The World Health Organization has recently declared that they will beat meningitis by 2030 by assisting countries in mitigating its spread and minimizing the effects of the disease itself. They hope to expand access to vaccines, improve detection methods, and advocate for rehabilitation of those impacted by the disease.
When meningitis is not treated, there is a mortality rate of around 50%. For those it doesn’t kill, there can be life-altering complications. However, there are effective vaccines for this condition. In fact, there are several which protect against meningitis, such as the meningitis conjugate vaccine (MenACWY).
The current CDC recommendation is that all people between the ages of 11 and 18 receive the MenACWY vaccine. Additionally, the Meningococcal B (MenB) vaccine is recommended for those between the ages of 16 and 23.
Meningitis can be the result of a bacterial infection, a viral infection, or a fungal infection.
Meningitis causes symptoms similar to the flu. These include a headache, a very high fever, and characteristically, a stiff neck. It can lead to swelling in the spinal cord and brain, which is incredibly dangerous.
The most severe kind of meningitis is the type resulting from bacteria.
Not only is this type of meningitis the most severe, but the symptoms can accelerate rapidly. In just a few hours, the condition can be life threatening.
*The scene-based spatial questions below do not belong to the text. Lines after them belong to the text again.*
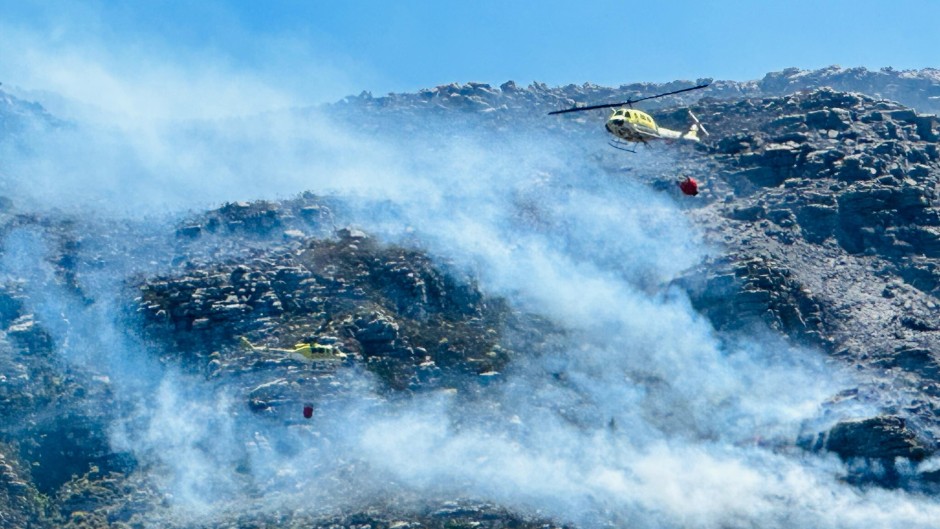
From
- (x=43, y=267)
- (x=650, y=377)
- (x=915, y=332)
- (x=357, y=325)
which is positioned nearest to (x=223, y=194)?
(x=43, y=267)

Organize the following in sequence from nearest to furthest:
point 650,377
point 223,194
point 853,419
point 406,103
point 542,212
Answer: point 853,419, point 650,377, point 542,212, point 223,194, point 406,103

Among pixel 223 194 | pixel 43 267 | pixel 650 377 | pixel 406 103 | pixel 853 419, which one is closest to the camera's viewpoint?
pixel 853 419

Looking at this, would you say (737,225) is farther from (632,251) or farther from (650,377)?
→ (650,377)

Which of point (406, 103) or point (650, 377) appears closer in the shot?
point (650, 377)
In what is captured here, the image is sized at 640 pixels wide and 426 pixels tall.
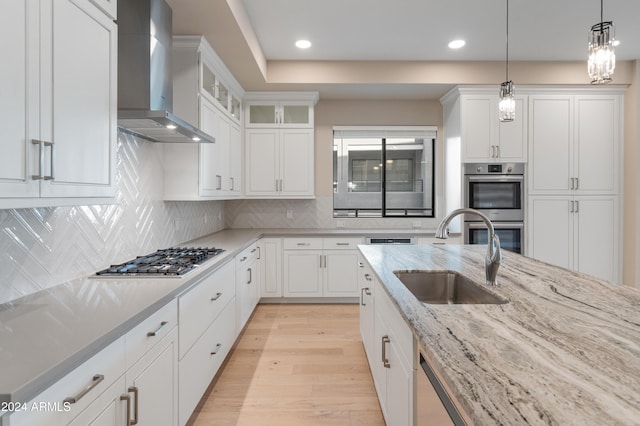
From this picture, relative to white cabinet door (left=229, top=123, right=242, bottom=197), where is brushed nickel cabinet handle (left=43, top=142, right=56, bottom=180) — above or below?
below

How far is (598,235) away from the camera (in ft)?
13.9

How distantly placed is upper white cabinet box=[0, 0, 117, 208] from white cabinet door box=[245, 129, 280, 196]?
2795 millimetres

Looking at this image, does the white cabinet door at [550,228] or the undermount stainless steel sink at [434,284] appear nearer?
the undermount stainless steel sink at [434,284]

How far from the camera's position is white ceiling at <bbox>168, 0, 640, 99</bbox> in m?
2.89

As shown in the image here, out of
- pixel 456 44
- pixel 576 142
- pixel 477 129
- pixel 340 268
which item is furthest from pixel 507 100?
pixel 340 268

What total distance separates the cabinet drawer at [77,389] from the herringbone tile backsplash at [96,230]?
0.67 meters

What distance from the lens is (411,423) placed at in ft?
4.13

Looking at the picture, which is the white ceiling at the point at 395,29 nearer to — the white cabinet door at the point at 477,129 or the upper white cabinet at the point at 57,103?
the white cabinet door at the point at 477,129

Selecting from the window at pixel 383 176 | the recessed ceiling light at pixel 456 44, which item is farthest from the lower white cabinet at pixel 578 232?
the recessed ceiling light at pixel 456 44

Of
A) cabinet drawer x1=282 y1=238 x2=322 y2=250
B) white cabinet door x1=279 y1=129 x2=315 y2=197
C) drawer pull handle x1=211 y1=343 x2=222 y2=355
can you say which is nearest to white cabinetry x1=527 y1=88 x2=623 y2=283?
cabinet drawer x1=282 y1=238 x2=322 y2=250

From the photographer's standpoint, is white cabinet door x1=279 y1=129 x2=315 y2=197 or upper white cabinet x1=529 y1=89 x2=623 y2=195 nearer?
upper white cabinet x1=529 y1=89 x2=623 y2=195

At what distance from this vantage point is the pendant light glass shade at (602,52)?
5.64 feet

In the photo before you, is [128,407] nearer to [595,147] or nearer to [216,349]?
[216,349]

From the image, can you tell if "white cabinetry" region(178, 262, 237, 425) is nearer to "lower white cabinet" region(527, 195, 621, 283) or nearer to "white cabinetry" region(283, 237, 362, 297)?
"white cabinetry" region(283, 237, 362, 297)
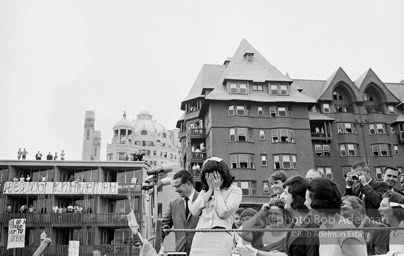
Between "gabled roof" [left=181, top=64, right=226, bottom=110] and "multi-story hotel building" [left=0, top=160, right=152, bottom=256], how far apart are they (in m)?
10.2

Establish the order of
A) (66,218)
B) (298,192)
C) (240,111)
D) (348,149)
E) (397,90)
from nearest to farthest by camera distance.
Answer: (298,192), (66,218), (240,111), (348,149), (397,90)

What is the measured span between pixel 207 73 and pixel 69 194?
20.2m

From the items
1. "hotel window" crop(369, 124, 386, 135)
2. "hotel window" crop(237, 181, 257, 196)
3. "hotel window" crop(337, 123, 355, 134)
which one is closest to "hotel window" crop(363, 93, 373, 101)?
"hotel window" crop(369, 124, 386, 135)

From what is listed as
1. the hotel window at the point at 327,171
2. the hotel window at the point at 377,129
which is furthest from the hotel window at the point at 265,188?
the hotel window at the point at 377,129

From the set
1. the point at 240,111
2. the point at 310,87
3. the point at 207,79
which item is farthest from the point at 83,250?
the point at 310,87

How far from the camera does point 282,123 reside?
4041 cm

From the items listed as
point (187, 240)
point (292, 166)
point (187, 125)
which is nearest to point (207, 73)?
point (187, 125)

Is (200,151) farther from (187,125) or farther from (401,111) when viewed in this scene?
(401,111)

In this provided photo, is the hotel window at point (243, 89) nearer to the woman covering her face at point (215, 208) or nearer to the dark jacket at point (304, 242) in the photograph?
the woman covering her face at point (215, 208)

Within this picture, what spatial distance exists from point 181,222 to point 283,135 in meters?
34.8

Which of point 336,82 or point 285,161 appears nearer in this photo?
point 285,161

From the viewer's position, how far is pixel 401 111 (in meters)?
45.9

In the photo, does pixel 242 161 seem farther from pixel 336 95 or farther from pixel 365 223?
pixel 365 223

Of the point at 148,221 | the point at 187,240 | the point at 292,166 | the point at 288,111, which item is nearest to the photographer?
the point at 148,221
Therefore, if you experience symptoms like those listed above you should go straight to the ER.
There are 4 types of bacteria which can cause bacterial meningitis: neisseria meningitides, streptococcus pneumoniae, meningococcus, and pneumonococcus.
These bacteria spread through respiratory particles. This means that it can spread easily when people are in close contact. This also means that even though anyone can get meningitis, it spreads more frequently in young people who live in close quarters such as a college or those who participate in summer camps or sports teams.
For that reason, the vaccine is especially recommended for young people. It’s so important to talk to your doctor about your vaccination options and what’s right for you. Being proactive could save your life.